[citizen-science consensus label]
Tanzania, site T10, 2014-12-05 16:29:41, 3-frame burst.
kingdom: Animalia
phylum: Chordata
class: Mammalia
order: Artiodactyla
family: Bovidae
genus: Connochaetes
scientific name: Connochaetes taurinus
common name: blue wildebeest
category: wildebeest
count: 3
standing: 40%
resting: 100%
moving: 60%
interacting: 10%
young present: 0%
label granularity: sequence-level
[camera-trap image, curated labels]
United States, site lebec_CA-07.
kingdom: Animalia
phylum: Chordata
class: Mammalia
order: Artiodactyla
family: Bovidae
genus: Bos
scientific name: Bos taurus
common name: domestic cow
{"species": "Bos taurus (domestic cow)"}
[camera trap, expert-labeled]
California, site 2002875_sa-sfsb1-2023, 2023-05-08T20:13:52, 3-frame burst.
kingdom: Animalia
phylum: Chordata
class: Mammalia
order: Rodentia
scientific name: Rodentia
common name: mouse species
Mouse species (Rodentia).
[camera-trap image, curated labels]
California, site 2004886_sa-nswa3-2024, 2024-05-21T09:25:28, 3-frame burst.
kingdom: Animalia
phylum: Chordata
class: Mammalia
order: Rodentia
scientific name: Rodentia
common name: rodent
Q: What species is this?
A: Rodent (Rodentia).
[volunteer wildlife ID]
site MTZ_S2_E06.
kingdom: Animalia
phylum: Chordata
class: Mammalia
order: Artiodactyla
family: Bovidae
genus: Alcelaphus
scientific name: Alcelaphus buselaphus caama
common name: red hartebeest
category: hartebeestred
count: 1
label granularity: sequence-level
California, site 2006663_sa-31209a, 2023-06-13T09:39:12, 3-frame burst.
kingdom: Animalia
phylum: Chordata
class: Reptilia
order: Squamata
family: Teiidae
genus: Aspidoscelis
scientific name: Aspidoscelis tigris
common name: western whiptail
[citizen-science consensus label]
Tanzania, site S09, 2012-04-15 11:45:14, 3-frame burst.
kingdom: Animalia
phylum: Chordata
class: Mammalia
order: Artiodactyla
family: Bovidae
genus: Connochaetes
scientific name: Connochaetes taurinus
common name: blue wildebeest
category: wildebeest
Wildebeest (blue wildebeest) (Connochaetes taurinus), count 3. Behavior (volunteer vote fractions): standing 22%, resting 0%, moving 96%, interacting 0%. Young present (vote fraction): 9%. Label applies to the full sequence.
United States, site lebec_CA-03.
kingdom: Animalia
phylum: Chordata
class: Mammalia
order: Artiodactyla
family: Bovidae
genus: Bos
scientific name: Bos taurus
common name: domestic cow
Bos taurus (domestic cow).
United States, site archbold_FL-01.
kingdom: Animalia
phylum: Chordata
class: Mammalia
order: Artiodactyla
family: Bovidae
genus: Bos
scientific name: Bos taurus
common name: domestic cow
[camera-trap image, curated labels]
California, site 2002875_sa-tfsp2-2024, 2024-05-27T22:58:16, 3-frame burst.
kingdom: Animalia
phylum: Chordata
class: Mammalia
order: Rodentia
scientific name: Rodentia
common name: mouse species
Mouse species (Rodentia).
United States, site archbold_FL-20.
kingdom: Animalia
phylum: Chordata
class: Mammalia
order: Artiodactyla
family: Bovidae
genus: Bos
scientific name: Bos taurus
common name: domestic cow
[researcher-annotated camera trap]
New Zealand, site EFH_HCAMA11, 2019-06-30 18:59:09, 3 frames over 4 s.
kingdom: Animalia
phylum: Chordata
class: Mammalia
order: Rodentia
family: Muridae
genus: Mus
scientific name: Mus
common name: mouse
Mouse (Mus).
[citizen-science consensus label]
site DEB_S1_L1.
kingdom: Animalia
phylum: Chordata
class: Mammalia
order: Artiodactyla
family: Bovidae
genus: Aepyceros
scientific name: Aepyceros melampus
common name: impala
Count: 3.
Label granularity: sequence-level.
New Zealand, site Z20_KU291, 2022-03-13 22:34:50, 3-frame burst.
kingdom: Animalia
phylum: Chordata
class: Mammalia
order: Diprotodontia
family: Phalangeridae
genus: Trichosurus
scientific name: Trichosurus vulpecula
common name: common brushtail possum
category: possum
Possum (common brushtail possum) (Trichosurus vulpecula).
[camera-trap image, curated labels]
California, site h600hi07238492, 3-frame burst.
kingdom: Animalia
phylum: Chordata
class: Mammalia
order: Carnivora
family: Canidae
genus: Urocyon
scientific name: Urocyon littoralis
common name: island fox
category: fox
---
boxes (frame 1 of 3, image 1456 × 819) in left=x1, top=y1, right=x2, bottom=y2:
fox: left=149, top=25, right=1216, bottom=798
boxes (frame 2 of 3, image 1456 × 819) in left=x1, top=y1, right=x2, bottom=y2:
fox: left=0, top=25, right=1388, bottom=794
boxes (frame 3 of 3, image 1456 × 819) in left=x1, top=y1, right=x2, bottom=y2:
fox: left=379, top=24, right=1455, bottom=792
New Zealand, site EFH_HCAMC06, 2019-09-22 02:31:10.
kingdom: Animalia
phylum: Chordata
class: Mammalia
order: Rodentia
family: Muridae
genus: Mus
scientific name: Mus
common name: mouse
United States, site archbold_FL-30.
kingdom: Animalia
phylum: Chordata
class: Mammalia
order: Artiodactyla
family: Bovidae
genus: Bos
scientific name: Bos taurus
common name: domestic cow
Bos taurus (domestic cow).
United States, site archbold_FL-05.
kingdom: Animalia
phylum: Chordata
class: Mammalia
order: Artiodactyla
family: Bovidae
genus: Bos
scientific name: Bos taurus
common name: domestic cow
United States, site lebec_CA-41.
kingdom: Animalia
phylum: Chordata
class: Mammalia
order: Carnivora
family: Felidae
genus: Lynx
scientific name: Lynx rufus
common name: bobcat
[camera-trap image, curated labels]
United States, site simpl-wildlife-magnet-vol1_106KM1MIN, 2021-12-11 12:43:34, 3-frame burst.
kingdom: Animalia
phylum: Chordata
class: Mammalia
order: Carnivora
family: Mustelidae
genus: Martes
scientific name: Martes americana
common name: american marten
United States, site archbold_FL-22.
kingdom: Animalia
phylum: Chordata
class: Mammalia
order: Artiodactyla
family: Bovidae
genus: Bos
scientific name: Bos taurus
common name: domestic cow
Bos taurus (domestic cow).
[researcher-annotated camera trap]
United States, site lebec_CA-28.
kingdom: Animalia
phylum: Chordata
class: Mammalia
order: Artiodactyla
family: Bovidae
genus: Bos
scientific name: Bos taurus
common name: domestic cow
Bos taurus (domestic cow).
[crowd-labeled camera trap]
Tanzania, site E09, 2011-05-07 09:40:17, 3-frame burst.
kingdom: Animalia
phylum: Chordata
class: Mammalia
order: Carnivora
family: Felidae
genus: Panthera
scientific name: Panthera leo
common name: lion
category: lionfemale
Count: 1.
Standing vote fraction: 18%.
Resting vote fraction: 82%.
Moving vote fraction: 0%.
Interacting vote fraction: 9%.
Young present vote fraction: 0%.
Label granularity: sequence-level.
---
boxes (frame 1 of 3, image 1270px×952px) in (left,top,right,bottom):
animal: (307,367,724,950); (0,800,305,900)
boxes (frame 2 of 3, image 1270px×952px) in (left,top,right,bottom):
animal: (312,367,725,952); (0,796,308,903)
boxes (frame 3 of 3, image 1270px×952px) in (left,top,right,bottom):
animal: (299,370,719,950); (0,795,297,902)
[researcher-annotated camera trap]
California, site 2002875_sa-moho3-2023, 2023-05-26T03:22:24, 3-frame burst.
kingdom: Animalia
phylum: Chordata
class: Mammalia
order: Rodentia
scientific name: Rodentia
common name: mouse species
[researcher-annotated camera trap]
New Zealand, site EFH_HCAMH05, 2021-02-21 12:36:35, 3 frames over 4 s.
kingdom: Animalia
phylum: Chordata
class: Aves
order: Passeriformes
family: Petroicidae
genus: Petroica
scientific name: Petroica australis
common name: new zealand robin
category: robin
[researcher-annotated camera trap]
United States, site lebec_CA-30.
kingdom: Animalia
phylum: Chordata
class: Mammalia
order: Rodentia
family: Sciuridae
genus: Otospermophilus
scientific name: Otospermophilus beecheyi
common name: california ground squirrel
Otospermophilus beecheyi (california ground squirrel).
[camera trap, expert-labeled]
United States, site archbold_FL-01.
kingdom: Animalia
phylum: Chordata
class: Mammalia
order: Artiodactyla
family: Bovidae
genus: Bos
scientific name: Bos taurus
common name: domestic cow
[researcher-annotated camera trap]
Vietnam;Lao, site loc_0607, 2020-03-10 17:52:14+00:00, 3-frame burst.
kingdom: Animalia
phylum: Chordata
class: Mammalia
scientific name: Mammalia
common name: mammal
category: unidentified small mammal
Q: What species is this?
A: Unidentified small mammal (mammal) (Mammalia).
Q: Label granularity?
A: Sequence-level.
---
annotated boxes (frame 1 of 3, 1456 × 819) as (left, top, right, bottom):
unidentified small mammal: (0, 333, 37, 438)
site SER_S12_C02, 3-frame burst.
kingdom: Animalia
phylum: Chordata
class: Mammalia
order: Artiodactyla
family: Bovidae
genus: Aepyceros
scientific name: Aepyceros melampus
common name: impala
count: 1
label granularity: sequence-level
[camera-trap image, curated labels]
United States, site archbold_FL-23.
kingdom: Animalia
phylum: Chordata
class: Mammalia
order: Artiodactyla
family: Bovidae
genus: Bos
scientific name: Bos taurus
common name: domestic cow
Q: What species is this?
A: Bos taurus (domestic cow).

- - -

WORK REQUIRED: Using the material above, return each line in which the word "Tanzania" occurs.

YOUR SOLUTION:
Tanzania, site T10, 2014-12-05 16:29:41, 3-frame burst.
Tanzania, site S09, 2012-04-15 11:45:14, 3-frame burst.
Tanzania, site E09, 2011-05-07 09:40:17, 3-frame burst.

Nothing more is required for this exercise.